* Tarea a: Reescriba como tabla Markdown, con las columnas «Número» y «Línea», el tramo de las filas registradas que comienza en la línea que contiene "Looking over the" y llega hasta el final de dichas filas, ambos extremos incluidos. Omita las líneas en blanco.

Otro tanto pasa en el orden intelectual. El que ya no aprende ni provoca cada día, como un flujo y reflujo: de la inteligencia a los conocimientos que ha de adquirir y de los conocimientos a la inteligencia, resultará ignorante; sólo con el ejercicio se fortalece la memoria. Tiempo ha que se dijo esto, y con harta verdad por cierto.
¿Pasará también otro tanto en el orden sobrenatural? Sin género de duda que sí. Dios es uno, y todas las leyes que ha establecido siguen un mismo curso y presentan unos mismos caracteres; lo único que hace es modificarlas un tanto según sea el orden en que han de obrar. La señal de nuestra vida sobrenatural será, por consiguiente, el movimiento hacia adelante, el progreso.
A lo que este progreso debe tender es a la perfección, y como nunca hemos de llegar a ella, nunca tampoco debe cesar. Las instrucciones que da Jesucristo sobre la perfección prueban que el progreso, el movimiento hacia adelante, es necesario; así lo atestiguan sus expresiones: “Venid, seguidme; andad mientras tengáis luz”. Y en la antigua ley Dios dijo a Abrahán: “Anda delante de mí y sé perfecto”.
Nuestra marcha espiritual ha de dirigirse, pues, hacia la perfección de Jesucristo, que es copia perfecta y acabada de la perfección del mismo Dios: “Sed perfectos como mi Padre celestial es perfecto”. Y como quiera que es imposible alcanzar nunca la plenitud consumada de esta perfección, estamos obligados a caminar siempre; nunca debemos dejar de trabajar creyendo haber llegado al término.
Ahora bien, los medios de perfección que Jesucristo nos propone consisten en observar la ley y los consejos. Nadie está dispensado de practicar la ley; por obligación de vocación están, además, los religiosos, obligados a practicar los consejos.

* Datos registrados:
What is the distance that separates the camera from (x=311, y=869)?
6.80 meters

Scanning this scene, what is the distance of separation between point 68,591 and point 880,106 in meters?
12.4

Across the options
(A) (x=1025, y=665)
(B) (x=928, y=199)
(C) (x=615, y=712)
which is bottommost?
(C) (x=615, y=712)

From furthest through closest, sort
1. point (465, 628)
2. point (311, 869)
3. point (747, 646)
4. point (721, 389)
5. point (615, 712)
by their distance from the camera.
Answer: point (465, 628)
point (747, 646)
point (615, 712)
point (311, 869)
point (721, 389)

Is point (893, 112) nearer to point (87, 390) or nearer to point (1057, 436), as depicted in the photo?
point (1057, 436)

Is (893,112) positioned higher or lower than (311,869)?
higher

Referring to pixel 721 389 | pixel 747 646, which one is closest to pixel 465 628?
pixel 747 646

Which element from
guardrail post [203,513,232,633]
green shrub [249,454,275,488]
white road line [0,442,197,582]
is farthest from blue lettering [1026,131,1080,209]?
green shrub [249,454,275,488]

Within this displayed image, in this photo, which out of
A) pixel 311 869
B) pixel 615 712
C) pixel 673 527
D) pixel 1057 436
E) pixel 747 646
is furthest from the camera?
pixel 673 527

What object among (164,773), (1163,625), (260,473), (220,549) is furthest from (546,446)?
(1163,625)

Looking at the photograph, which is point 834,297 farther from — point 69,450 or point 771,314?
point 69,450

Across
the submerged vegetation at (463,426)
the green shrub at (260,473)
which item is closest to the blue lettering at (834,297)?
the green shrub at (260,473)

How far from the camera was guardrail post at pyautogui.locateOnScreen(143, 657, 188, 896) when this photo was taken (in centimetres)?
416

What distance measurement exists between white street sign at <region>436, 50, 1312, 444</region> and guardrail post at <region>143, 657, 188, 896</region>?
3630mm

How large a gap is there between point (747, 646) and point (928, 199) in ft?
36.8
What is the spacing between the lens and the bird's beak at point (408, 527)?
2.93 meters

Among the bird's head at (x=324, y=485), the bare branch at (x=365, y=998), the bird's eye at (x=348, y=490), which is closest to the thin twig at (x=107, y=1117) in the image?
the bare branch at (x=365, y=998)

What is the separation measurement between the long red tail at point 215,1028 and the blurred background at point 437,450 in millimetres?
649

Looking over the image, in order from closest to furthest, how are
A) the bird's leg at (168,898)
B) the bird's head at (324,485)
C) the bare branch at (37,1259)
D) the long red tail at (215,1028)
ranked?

* Tarea b: Según el fragmento del texto, ¿qué dijo Dios a Abrahán en la antigua ley?

* Respuesta correcta a:
| Número | Línea |
|---|---|
| 1 | Looking over the image, in order from closest to furthest, how are |
| 2 | A) the bird's leg at (168,898) |
| 3 | B) the bird's head at (324,485) |
| 4 | C) the bare branch at (37,1259) |
| 5 | D) the long red tail at (215,1028) |
| 6 | ranked? |

* Respuesta correcta b: «Anda delante de mí y sé perfecto».